Hi ! I am trying to train a neural network composed of two “sub networks” which outputs each an embedding. I use the cosine similarity of these embeddings as the loss function (trying to maximize it for positive samples). Anyway, I do not understand why my loss.backward() is so slow.

Actually, the forward pass takes 0.008ms on average while the backward pass is about 0.9ms which is way too slow for such a small network (two Linear layers for the first part and only an Embedding layer for the second one). I can’t figure out what’s wrong.

In addition, if I interact with my python script with python debugger and then continue the training it happens that loss.backward speeds up from 0.9ms to 0.02ms. I do not understand this behavior either, maybe a memory access issue ?

I guess that you’re running things on the GPU? And you do not use torch.cuda.synchronize() before measuring time?
Keep in mind that the CUDA API is asynchronous. So if you don’t sync, you only measure the time to ask the GPU to do stuff. But not how long it took to actually do it. In this case, by the time you get to the backward, the async queue is most likely full and you start waiting for computations to actually happen.

You were right thank you very much ! I do not understand however why the kernel synchronization takes so long though ? Both embeddings take only 0.008 ms to be computed and I call loss.backward() right after. Is there any copy from shared to global memory in the GPU or whatever that takes so much time (approx 0.8ms) ? How could I speed up the training in such a case ?

Yes this is with synchronization, I may look at the “sparse” arg but my Embedding is not that huge (100k vocab with 768 embedding size).
Thank you for you help

Hi, actually using sparse gradients for the Embedding did not solve the problem. I still have a very long synchronization time between forward and backward pass.

To recap :

I use a single GPU remotely.

I implemented a light weight two-parts neural network : the first part is just the average of the embeddings (text input), the second part is two linear layers (other input). I end up with two embeddings. I compute the cosine similarity between both embeddings. To have negative samples, I compute embeddings between all samples in the batch. For example if I have a batch size of 512, I have a cosine sim matrix of size 512 x 512. This step takes 0.3ms to be computed.

I use the softmax loss over the cosine similarities (along the first dim)

Synchronization time between all streams of all kernels of my GPU takes around 0.8s to be computed for a batch size of 512 (that’s very long). It is dependent on the size of the batch (with a batch size of 16 it is only 0.02s).

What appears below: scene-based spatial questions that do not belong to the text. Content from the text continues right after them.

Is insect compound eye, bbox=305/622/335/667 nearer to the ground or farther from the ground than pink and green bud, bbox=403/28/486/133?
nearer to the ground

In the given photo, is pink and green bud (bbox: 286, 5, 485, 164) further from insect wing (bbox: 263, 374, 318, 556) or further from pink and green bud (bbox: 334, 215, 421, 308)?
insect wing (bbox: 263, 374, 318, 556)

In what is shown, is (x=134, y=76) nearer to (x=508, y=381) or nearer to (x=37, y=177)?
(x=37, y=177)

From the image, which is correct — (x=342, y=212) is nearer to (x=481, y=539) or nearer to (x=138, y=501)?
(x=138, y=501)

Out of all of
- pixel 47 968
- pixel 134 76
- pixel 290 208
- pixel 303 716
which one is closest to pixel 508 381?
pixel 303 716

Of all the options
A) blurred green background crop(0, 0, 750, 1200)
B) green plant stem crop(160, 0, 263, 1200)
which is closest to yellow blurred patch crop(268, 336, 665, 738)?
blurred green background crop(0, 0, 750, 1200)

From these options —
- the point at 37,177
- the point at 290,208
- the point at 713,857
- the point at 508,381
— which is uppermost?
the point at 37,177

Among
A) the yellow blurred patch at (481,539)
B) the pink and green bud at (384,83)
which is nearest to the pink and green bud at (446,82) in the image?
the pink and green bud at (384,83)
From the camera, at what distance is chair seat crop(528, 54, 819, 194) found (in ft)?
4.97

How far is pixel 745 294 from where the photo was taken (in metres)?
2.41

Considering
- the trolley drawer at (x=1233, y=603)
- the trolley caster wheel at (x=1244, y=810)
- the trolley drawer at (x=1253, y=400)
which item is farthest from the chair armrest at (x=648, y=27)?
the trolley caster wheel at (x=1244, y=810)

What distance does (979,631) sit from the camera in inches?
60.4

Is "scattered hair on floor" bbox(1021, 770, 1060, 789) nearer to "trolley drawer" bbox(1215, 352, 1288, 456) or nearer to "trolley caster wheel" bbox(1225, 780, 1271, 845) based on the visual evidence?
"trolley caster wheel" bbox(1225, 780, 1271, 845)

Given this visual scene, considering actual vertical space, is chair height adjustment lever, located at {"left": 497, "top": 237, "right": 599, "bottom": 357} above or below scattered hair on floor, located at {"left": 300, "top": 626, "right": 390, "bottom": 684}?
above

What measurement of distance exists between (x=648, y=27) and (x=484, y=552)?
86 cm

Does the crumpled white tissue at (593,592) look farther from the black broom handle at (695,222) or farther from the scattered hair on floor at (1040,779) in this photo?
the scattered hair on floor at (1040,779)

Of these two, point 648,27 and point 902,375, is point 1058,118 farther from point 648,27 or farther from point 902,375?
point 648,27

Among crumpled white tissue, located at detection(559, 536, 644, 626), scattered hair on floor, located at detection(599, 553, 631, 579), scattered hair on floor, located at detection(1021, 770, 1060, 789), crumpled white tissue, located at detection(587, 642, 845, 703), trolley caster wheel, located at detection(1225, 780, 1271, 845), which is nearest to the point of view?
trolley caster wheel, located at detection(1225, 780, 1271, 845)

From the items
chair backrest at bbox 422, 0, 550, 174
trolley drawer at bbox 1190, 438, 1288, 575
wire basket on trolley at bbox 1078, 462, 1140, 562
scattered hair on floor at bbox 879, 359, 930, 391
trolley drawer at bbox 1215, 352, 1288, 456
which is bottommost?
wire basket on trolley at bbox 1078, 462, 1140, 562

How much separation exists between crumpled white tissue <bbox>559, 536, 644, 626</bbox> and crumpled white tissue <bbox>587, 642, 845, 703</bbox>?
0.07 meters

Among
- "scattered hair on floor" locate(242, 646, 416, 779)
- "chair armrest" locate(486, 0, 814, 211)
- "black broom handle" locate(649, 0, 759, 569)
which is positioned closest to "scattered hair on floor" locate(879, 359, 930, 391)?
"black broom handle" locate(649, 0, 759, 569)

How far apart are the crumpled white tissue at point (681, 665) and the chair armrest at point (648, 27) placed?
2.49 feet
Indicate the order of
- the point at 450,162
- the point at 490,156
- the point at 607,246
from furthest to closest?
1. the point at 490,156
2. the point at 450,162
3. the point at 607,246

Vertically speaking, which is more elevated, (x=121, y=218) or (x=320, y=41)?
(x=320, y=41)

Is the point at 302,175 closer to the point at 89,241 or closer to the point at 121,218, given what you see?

Backward and forward steps are quite fast : 0.008s each

Does someone have an idea about how to speed up the synchro time between forward and backward pass please ? What could be wrong ?

As I said above, the cuda API is fully asynchronous. So it is expected that measuring time without synch is “very fast” but then the synchronization is “slower”.
That’s because the first time just measure how long it takes to queue work for your GPU while the second waits for the computations to actually happen.

Depending on your GPU and the exact computations you do, 800ms to compute a batch of 512 samples isn’t that surprising really.